– Так вот, один матаня не ревнивый, тот, за кого она замуж собирается, совсем не ревнивый, спокойный такой, вежливый, зато другой, его друг, очень Ленку ревнует, ты при нем на нее не смотри, а то он стол опрокинуть может, такой человек. Но за него она замуж не собирается. Так вот, как раз день рождения у него. Справлять ему негде, вот у Ленки и собрались. Поэтому с тюльпанами своими ты лучше туда не суйся, выбрось в ведро. Выбрось, если хочешь, я не обижусь...
– Да нет, я уж тебе отдам, – великодушно сказал Петров. – Ты объясни мне поточнее, какие на меня ложатся обязанности. Один матаня ревнует, за другого она замуж собирается, ты лучшая подруга, а я кто?
– А ты со мной пришел, салат мне будешь накладывать.
– Годится. Кто там еще за столом?
– Да больше, считай, никого. Ленкины родители. Очень хорошие люди. Вообще я тебя в хороший дом привела, ты постарайся быть повеселее, много не пей и на меня внимание обращай, даже если тебе и не хочется.
– Мне этот твой второй матаня заранее что-то не нравится, – желчно сказал Петров. – Он что, ко всем, значит, ревнует, а к другу своему нет?
Пискуненко покраснела.
– Ты знаешь что, Петров! – сказала она сердито. – Ты не суди о людях, которых в глаза не видел. Нечего тут! Он исключительный человек. Исключительный, понял?
– Понятненько, – ответил Петров. – Ну, что ж. Я человек надежный: с кем пришел, с тем и уйду. Салатами ты тоже будешь обеспечена. Если они еще есть.
Хорошие люди – хорошими людьми, но «Свадебный марш» Мендельсона, когда Пискуненко и Петров вошли, – это была жестокая шутка. За фортепьяно сидел белобрысый прилизанный худенький мальчик в черной «битловке» с закатанными рукавами. Играл он бравурно, с виньетками и росчерком, лицо его было повернуто в сторону вошедших и улыбалось. Пискуненко залилась краской до плеч, а Петров стиснул челюсти и сказал про себя: «Ну, погоди!»
– Илья Ильич – Петров. Анна Артемьевна – Петров. Алик – Петров. Виталик – Петров. Петров – Елена.
Не Лена, заметьте, и не Леночка какая-нибудь, а Елена. Это претензия, и не только красивости ради, но и продуманно в перспективе. Пока, мол, Елена, а там видно будет. Заслужи – буду Леной, еще постарайся – стану Леночкой. А то, ишь ты, какой явился, сразу ему Лену подавай!

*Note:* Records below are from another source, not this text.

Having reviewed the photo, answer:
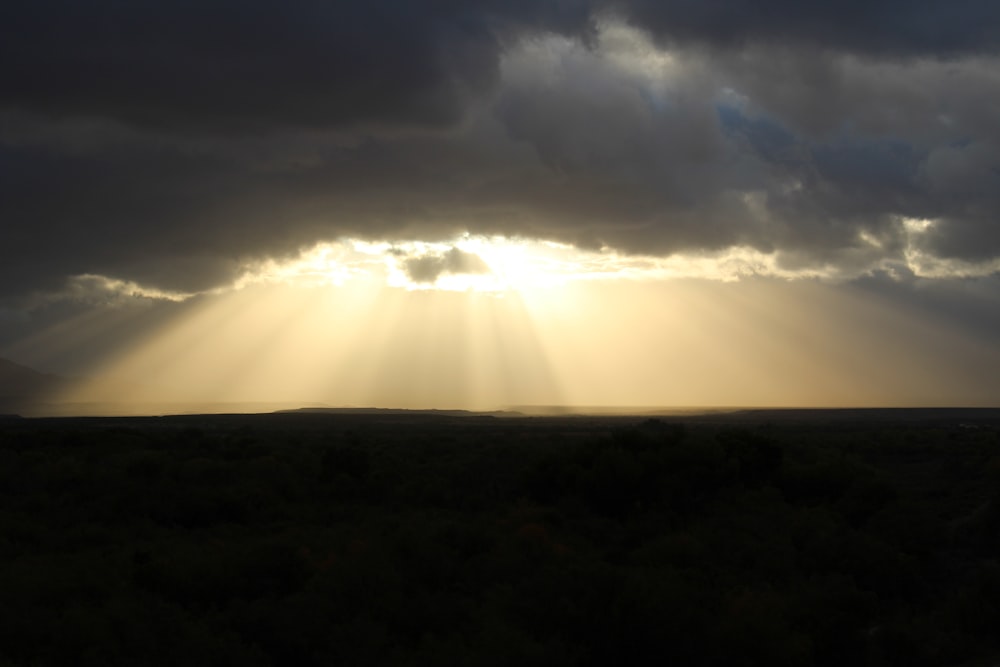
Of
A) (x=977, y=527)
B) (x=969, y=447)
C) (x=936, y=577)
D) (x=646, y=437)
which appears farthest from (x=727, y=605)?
(x=969, y=447)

– Что вы все «Петров» да «Петров»? – мягко сказала Анна Артемьевна, культурная такая женщина, вся седая, миловидная лицом и с улыбкой очень приятной. – Здесь, за этим столом, принято друг друга называть по имени.

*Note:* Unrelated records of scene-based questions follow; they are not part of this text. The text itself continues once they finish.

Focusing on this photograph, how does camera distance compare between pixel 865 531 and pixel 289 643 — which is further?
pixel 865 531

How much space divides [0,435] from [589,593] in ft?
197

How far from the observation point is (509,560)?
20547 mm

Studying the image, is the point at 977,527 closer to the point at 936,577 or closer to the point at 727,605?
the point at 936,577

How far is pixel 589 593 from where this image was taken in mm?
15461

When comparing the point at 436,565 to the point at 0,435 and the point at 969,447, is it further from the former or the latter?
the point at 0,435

– Жена дает понять, – вмешался Илья Ильич, сидевший за столом в пижамной куртке поверх голубой майки (а что особенного, человек у себя дома), – жена хочет сказать, что ее можно называть Анечкой, а меня, например, Илюшей.
Был он плотен, кряжист, толстошей, толстолиц, большой рот его был полон крепких зубов, их казалось даже больше, чем нужно, потому что он все время то смеялся, то говорил, то жевал. «Илюша» – это, видимо, было настолько смешно, что все сидевшие за столом буквально раскисли от смеха. «Ой, да ну тебя...» – отмахивалась, смеясь, жена. Алик и Виталик подхохаты-вали дружно, подбадривая друг друга взглядами: «Во дает старик!» Пискуненко конфузливо хихикала, пробираясь к своему месту, Елена, правда, только улыбнулась, покачивая головой, но и ей, видно, было забавно: папочка – и вдруг Илюша. Так под общий смех присутствующих Петров и сел на отведенный ему стул рядом с переливающейся «сей своей чешуей Пискуненко.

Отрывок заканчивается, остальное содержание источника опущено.